## Selected text:
BEGIN
Benjamin Liew (web).jpg

Benjamin Liew

Partner

Practice Area:

Financial Institutions

LLB (Hons), National University of Singapore
Advocate & Solicitor, Supreme Court of Singapore

T +65 6232 0686
E [email protected]

Benjamin Liew is a Partner with the firm’s Financial Institutions, and has acted for a diverse range of financial institutions including investment banks, private banks, local and foreign retail banks, insurance companies, investment advisers, fund managers, securities brokers, derivatives dealers and commodity traders. 

Benjamin was seconded to a leading international law firm in London in 2016. He is also recognised in The Legal 500 Asia Pacific (2017 and 2018 Edition) as a Next Generation Lawyer for Financial Services Regulatory in Singapore.

Experience

After being called to the bar in 2011, Benjamin commenced his legal career as a corporate transactional lawyer, focusing on mergers & acquisitions and equity capital markets. He has since specialised his practice in financial services. He regularly advises and represents clients on regulatory, licensing and compliance, and enforcement matters in the financial services industry. In addition, he is also involved in transactions such as corporate acquisitions and sale and purchase of financial services businesses in Singapore. Benjamin’s experience includes:

Financial Services Regulatory 
  • Assisted and advised various leading securities and futures broking firms, fund managers and investment advisory firms from jurisdictions including the United States, Canada, Switzerland, the United Kingdom and India on licensing requirements and applicability of licensing exemptions; and acted for these clients in securing their capital markets services licences issued by the Monetary Authority of Singapore, covering a broad range of regulated activities under the Securities and Futures Act such as dealing in securities, trading in futures contracts, advising on corporate finance and fund management.
END
## Picture-based spatial questions:
BEGIN
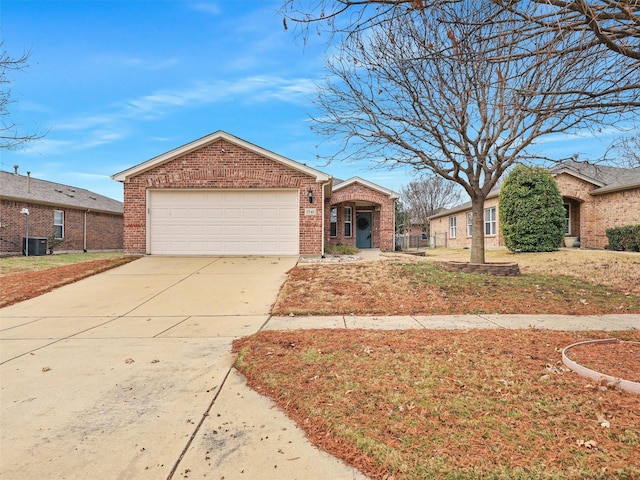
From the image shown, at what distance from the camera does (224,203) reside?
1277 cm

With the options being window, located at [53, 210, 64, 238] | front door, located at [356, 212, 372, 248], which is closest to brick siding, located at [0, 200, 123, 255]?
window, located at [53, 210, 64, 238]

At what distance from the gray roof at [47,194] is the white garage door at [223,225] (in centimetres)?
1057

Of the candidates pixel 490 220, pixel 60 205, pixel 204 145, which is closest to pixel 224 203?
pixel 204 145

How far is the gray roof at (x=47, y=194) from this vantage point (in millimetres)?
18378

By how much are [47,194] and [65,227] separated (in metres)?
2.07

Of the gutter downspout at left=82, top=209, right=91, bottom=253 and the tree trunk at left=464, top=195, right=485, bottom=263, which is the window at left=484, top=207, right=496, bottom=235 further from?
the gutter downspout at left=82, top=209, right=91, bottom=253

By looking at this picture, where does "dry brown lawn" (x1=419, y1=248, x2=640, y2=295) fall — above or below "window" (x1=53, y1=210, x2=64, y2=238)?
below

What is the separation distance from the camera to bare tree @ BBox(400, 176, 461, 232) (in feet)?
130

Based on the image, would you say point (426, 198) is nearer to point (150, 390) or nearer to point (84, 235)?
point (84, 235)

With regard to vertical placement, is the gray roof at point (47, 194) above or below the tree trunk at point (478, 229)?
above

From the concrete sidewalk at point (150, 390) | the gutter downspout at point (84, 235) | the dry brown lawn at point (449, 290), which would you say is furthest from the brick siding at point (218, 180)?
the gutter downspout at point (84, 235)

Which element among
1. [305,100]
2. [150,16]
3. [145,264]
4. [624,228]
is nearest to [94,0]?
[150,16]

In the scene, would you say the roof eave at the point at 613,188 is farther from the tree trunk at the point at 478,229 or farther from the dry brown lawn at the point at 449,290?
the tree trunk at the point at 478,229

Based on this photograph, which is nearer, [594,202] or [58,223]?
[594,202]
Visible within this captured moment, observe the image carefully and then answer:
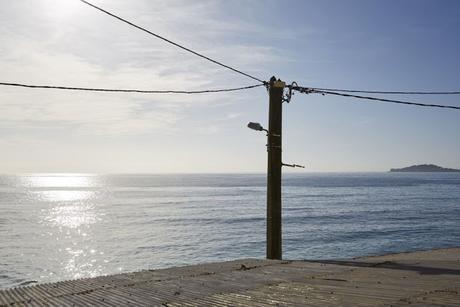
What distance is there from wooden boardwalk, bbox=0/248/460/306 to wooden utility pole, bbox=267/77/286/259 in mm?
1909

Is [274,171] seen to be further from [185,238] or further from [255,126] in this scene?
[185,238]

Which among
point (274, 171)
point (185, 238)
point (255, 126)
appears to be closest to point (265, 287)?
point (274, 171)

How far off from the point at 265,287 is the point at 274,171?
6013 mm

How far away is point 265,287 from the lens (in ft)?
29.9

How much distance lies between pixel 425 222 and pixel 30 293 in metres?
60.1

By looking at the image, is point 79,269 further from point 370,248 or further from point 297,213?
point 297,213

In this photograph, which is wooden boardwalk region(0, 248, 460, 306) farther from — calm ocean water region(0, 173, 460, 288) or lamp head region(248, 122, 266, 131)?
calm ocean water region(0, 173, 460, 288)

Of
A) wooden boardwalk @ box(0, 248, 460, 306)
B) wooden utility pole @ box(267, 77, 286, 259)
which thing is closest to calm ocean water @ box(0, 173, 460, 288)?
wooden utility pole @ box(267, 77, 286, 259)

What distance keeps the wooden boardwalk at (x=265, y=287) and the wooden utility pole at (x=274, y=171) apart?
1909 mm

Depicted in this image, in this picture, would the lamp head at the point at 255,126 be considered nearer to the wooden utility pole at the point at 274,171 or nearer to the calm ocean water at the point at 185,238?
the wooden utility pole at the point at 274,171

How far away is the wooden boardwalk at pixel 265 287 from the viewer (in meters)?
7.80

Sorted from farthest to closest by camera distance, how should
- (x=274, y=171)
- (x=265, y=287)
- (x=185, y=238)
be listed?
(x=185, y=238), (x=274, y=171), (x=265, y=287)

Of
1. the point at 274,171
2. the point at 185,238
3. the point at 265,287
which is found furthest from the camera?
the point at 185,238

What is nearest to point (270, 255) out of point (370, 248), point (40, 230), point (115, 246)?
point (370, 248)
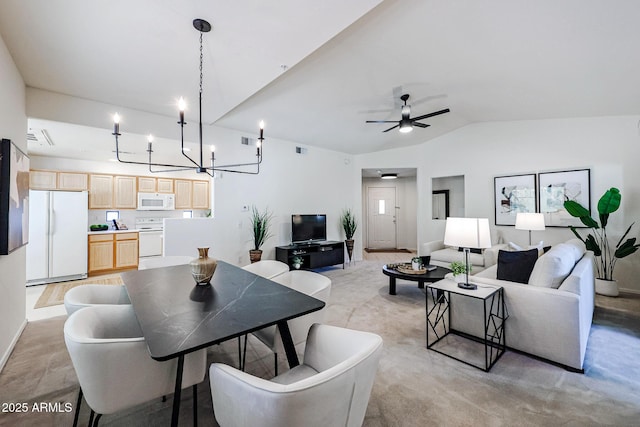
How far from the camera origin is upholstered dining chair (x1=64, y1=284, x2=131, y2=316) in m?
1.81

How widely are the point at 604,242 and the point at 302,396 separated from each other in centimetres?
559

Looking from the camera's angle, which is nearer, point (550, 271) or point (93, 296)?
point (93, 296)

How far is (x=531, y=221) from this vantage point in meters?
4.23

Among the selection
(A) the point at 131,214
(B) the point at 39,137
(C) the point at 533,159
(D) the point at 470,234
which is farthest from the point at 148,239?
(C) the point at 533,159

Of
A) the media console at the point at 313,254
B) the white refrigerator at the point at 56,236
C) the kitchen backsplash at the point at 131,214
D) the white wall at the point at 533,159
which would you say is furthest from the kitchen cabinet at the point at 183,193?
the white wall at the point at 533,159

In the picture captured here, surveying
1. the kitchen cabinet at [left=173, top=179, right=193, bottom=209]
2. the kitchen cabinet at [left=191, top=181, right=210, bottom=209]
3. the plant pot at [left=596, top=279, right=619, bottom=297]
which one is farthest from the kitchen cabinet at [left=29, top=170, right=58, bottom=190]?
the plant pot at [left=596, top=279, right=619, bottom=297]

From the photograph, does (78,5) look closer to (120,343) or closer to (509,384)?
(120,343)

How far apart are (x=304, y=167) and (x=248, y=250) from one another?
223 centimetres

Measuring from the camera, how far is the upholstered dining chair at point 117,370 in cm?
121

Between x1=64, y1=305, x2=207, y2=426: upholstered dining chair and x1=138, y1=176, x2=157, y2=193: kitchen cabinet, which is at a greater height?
END
## Jobs:
• a. Please repeat the Benjamin Liew profile in full, word for word.
• b. Return each line of the listing that contains the word "above".

## Solutions per task:
• a.
Benjamin Liew (web).jpg

Benjamin Liew

Partner

Practice Area:

Financial Institutions

LLB (Hons), National University of Singapore
Advocate & Solicitor, Supreme Court of Singapore

T +65 6232 0686
E [email protected]

Benjamin Liew is a Partner with the firm’s Financial Institutions, and has acted for a diverse range of financial institutions including investment banks, private banks, local and foreign retail banks, insurance companies, investment advisers, fund managers, securities brokers, derivatives dealers and commodity traders. 

Benjamin was seconded to a leading international law firm in London in 2016. He is also recognised in The Legal 500 Asia Pacific (2017 and 2018 Edition) as a Next Generation Lawyer for Financial Services Regulatory in Singapore.

Experience

After being called to the bar in 2011, Benjamin commenced his legal career as a corporate transactional lawyer, focusing on mergers & acquisitions and equity capital markets. He has since specialised his practice in financial services. He regularly advises and represents clients on regulatory, licensing and compliance, and enforcement matters in the financial services industry. In addition, he is also involved in transactions such as corporate acquisitions and sale and purchase of financial services businesses in Singapore. Benjamin’s experience includes:

Financial Services Regulatory 
  • Assisted and advised various leading securities and futures broking firms, fund managers and investment advisory firms from jurisdictions including the United States, Canada, Switzerland, the United Kingdom and India on licensing requirements and applicability of licensing exemptions; and acted for these clients in securing their capital markets services licences issued by the Monetary Authority of Singapore, covering a broad range of regulated activities under the Securities and Futures Act such as dealing in securities, trading in futures contracts, advising on corporate finance and fund management.

• b.
By looking at this picture, where does "dry brown lawn" (x1=419, y1=248, x2=640, y2=295) fall — above or below "window" (x1=53, y1=210, x2=64, y2=238)?
With regard to vertical placement, is the gray roof at point (47, 194) above or below the tree trunk at point (478, 229)?
above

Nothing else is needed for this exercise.